Roasted Asparagus
Roasted asparagus is an easy and healthy side dish that comes together in less than 30 minutes and can be flavored in a variety of ways. Try topping it with fresh lemon, red pepper flakes or parmesan cheese.
Ingredients
- 1 asparagus bunch, fresh
- 1 Tablespoon olive oil
- 1 teaspoon salt sea salt
- ½ teaspoon black pepper ground
- lemon crushed red pepper, parmesan cheese (optional, for topping
Instructions
- Preheat oven to 425°F.
- Place the asparagus into a mixing bowl, and drizzle with the olive oil. Toss to coat the spears, then sprinkle with salt and pepper.
- Arrange the asparagus onto a baking sheet in a single layer.
- Bake in the preheated oven until just tender, 12 to 15 minutes depending on thickness.

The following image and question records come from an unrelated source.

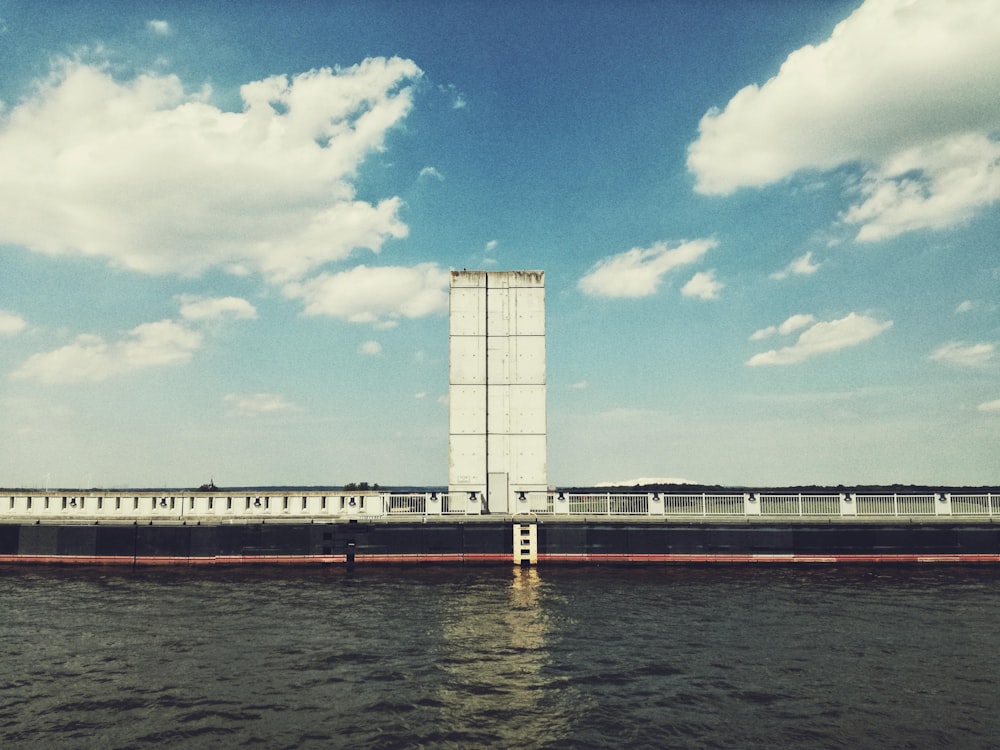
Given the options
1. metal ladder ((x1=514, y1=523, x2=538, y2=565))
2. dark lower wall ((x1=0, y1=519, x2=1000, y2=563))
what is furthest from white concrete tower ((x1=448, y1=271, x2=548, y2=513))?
dark lower wall ((x1=0, y1=519, x2=1000, y2=563))

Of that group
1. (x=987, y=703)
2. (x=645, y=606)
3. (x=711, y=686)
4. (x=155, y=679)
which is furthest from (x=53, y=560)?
(x=987, y=703)

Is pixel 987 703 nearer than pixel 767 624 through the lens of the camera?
Yes

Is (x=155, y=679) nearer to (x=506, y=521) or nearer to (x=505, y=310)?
(x=506, y=521)

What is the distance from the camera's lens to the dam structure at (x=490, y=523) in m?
35.3

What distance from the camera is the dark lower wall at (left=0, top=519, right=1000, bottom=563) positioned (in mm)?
35188

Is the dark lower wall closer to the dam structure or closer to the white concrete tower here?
the dam structure

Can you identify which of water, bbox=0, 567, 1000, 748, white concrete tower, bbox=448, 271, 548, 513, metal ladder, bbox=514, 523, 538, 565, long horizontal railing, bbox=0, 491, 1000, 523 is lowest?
water, bbox=0, 567, 1000, 748

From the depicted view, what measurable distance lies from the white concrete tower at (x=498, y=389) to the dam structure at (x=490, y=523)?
0.09 m

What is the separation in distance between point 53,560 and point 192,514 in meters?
8.21

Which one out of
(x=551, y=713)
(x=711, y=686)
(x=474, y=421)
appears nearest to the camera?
(x=551, y=713)

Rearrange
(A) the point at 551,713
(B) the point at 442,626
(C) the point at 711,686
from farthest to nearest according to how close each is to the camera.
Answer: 1. (B) the point at 442,626
2. (C) the point at 711,686
3. (A) the point at 551,713

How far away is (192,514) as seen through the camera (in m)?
37.5

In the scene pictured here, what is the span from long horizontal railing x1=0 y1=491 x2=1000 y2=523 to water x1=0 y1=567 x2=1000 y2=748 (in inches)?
269

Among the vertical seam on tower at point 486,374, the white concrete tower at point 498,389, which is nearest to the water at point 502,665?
the white concrete tower at point 498,389
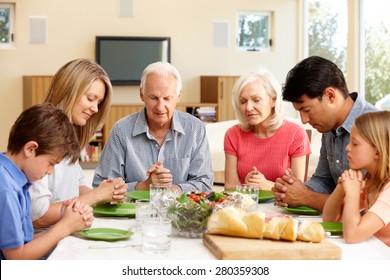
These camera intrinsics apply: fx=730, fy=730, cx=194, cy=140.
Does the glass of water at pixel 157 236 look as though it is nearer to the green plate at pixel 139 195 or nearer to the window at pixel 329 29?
the green plate at pixel 139 195

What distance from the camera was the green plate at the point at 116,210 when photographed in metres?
2.59

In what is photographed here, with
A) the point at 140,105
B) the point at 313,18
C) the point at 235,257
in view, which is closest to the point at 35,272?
the point at 235,257

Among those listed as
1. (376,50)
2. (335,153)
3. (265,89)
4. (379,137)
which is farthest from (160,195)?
(376,50)

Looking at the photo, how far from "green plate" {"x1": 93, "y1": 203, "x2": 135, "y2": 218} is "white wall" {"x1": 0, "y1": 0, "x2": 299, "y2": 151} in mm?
8103

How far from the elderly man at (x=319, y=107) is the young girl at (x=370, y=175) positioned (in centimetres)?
33

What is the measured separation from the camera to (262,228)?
2.03 m

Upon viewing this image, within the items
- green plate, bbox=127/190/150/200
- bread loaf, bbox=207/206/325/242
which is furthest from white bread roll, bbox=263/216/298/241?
green plate, bbox=127/190/150/200

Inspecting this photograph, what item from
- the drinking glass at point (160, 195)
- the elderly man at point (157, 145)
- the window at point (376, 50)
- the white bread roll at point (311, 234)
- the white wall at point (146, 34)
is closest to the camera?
the white bread roll at point (311, 234)

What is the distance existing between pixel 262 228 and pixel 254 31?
9.49 meters

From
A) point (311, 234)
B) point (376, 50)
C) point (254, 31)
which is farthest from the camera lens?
point (254, 31)

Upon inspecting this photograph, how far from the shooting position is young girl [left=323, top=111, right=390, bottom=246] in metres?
2.23

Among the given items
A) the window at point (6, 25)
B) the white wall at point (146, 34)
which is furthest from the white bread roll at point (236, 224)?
the window at point (6, 25)

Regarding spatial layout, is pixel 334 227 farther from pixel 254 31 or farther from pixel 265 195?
pixel 254 31

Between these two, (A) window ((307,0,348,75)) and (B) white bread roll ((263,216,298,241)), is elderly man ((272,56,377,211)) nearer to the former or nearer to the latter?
(B) white bread roll ((263,216,298,241))
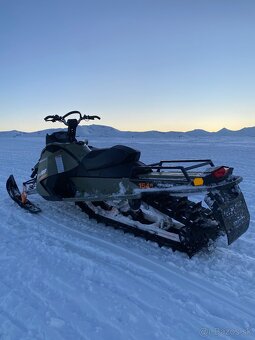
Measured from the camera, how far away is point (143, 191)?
410 cm

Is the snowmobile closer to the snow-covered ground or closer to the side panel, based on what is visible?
the side panel

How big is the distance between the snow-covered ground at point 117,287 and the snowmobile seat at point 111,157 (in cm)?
88

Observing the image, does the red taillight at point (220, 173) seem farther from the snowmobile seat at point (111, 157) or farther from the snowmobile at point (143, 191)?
the snowmobile seat at point (111, 157)

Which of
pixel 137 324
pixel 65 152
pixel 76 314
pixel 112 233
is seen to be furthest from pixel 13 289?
pixel 65 152

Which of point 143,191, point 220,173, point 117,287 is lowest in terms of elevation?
point 117,287

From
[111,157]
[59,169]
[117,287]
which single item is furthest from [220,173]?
[59,169]

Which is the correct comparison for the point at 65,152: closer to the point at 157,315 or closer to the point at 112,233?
the point at 112,233

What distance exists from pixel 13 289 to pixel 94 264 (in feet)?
2.85

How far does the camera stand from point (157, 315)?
9.25ft

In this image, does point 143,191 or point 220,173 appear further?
point 143,191

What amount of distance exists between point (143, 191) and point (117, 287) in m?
1.21

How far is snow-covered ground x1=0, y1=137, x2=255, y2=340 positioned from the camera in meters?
2.65

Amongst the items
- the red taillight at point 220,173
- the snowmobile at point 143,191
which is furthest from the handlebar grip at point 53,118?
the red taillight at point 220,173

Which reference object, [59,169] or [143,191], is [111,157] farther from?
[59,169]
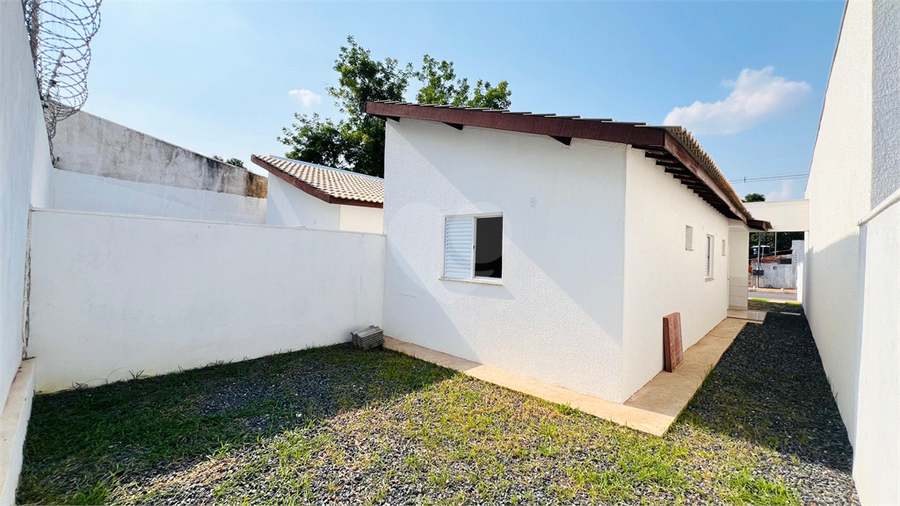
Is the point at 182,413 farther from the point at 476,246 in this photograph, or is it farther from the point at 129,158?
the point at 129,158

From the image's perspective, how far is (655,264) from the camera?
6.69 metres

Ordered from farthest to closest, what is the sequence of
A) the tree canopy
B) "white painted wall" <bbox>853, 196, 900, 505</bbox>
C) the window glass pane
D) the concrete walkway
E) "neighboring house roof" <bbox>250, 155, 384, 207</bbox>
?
the tree canopy < "neighboring house roof" <bbox>250, 155, 384, 207</bbox> < the window glass pane < the concrete walkway < "white painted wall" <bbox>853, 196, 900, 505</bbox>

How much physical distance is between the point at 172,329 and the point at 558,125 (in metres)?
7.41

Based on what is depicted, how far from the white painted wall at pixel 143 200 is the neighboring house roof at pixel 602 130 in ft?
29.4

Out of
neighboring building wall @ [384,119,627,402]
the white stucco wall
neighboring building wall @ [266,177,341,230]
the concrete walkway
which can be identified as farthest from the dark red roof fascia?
neighboring building wall @ [266,177,341,230]

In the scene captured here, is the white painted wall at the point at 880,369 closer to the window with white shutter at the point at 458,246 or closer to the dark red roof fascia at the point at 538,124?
the dark red roof fascia at the point at 538,124

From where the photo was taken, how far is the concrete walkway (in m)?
4.98

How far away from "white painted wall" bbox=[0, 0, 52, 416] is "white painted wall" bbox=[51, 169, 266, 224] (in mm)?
6134

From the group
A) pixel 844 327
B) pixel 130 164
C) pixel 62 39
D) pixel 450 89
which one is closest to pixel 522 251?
pixel 844 327

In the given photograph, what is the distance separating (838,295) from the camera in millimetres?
5852

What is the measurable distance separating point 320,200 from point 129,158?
664cm

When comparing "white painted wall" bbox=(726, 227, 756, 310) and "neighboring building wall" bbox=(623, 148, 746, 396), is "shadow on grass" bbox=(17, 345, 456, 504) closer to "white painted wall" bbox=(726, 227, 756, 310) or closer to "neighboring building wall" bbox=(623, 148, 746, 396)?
"neighboring building wall" bbox=(623, 148, 746, 396)

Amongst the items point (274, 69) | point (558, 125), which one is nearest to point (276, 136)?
point (274, 69)

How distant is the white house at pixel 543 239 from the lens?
18.2 feet
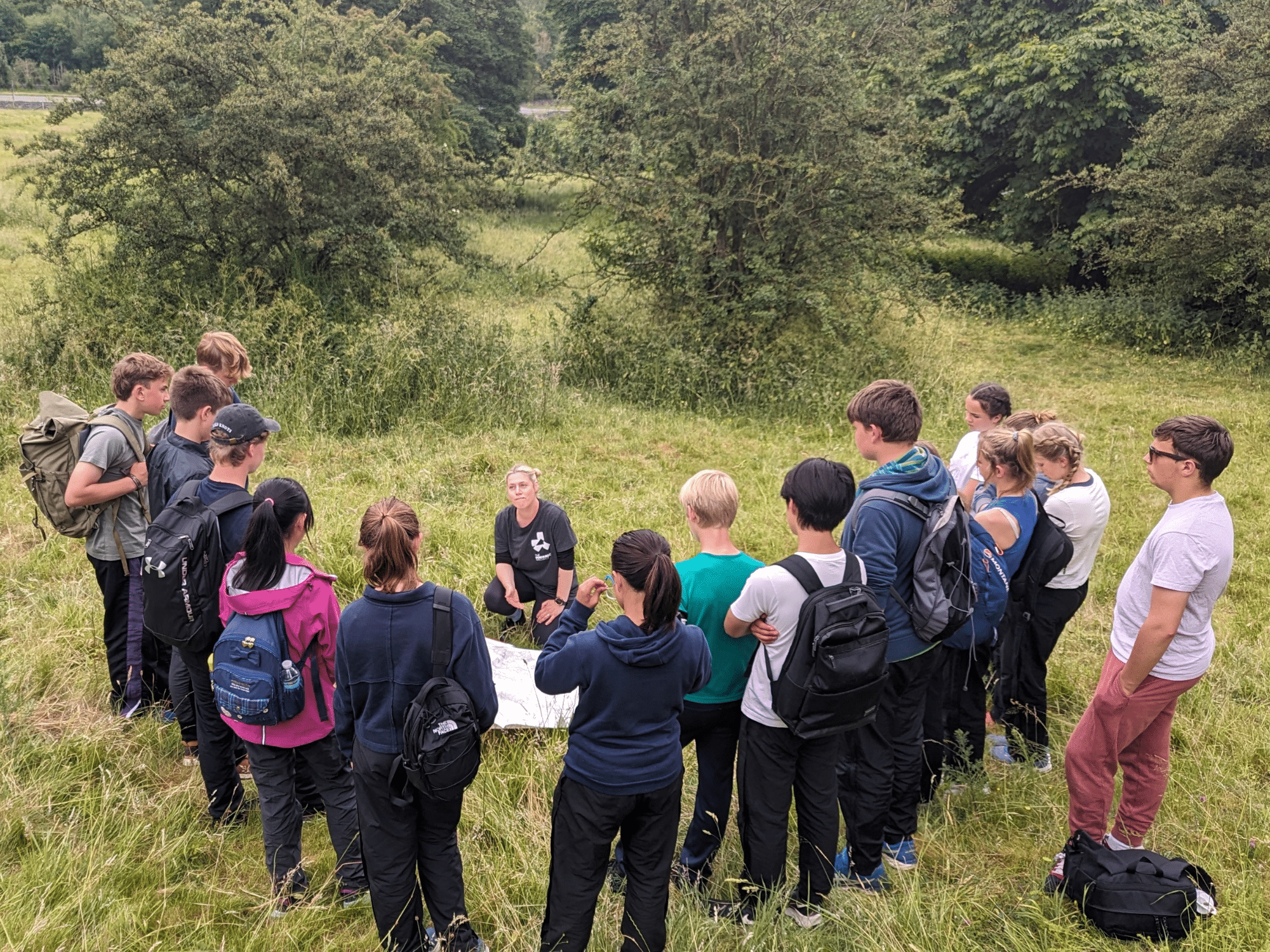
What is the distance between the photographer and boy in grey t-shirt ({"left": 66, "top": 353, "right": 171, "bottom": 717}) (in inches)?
158

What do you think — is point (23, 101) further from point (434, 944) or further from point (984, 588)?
point (984, 588)

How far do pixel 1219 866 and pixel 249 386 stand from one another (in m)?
9.45

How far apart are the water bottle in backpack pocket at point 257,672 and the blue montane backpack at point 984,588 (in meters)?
2.68

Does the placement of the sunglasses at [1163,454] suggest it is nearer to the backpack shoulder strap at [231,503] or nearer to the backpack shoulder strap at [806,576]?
the backpack shoulder strap at [806,576]

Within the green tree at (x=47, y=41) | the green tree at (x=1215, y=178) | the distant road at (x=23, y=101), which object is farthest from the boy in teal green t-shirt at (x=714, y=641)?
the green tree at (x=47, y=41)

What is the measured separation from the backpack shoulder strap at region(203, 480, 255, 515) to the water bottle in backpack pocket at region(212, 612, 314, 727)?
0.54 metres

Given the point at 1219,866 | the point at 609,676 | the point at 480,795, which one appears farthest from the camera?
the point at 480,795

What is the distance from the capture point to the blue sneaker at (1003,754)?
168 inches

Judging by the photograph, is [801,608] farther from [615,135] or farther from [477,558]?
[615,135]

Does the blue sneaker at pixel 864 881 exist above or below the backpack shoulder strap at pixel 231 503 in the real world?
below

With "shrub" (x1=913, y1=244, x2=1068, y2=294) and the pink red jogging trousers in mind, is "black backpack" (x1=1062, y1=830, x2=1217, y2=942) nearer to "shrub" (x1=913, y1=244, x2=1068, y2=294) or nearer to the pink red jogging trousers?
the pink red jogging trousers

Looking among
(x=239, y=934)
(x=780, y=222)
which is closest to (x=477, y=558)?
(x=239, y=934)

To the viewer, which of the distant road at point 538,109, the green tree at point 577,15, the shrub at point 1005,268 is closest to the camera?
the shrub at point 1005,268

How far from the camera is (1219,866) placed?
11.0ft
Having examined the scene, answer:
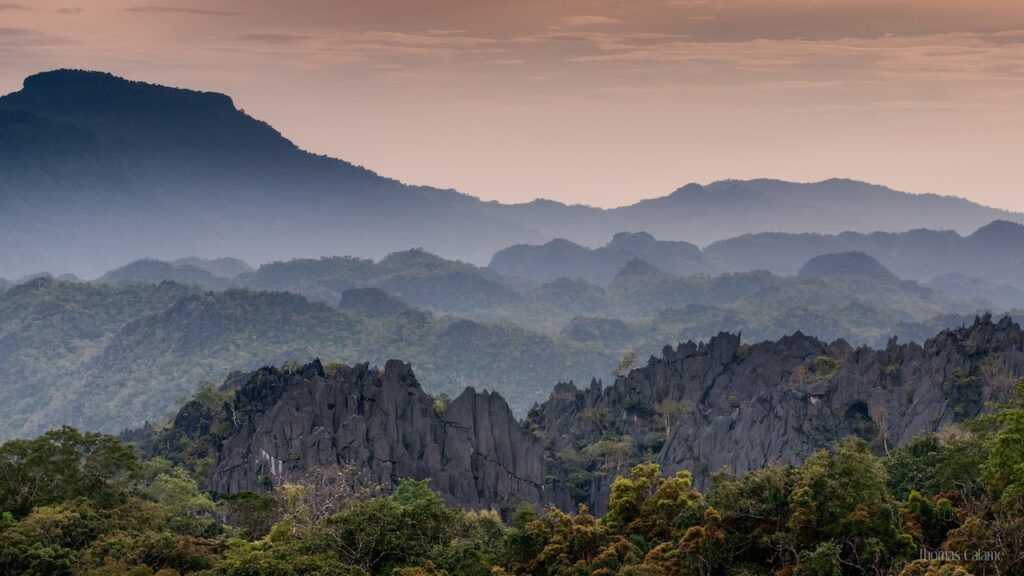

- Sprinkle with lemon juice (about 1 Tablespoon for the whole batch) and red pepper flakes (if using) just before serving. You can also add shredded parmesan cheese.
Nutrition Information
Nutrition Facts
Serving: 2 Serving
Amount Per Serving
Calories 80
% Daily Value*
| Serving | 6spears, no toppings | |
| Calories | 80kcal | 4% |
| Carbohydrates | 4g | 1% |
| Protein | 2g | 4% |
| Fat | 7g | 11% |
| Saturated Fat | 1g | 5% |
| Polyunsaturated Fat | 1g | 6% |
| Monounsaturated Fat | 5g | 25% |
| Sodium | 1182mg | 49% |
| Potassium | 202mg | 4% |
| Fiber | 2g | 8% |
| Sugar | 2g | 4% |
* Percent Daily Values are based on a 2,000 calorie diet.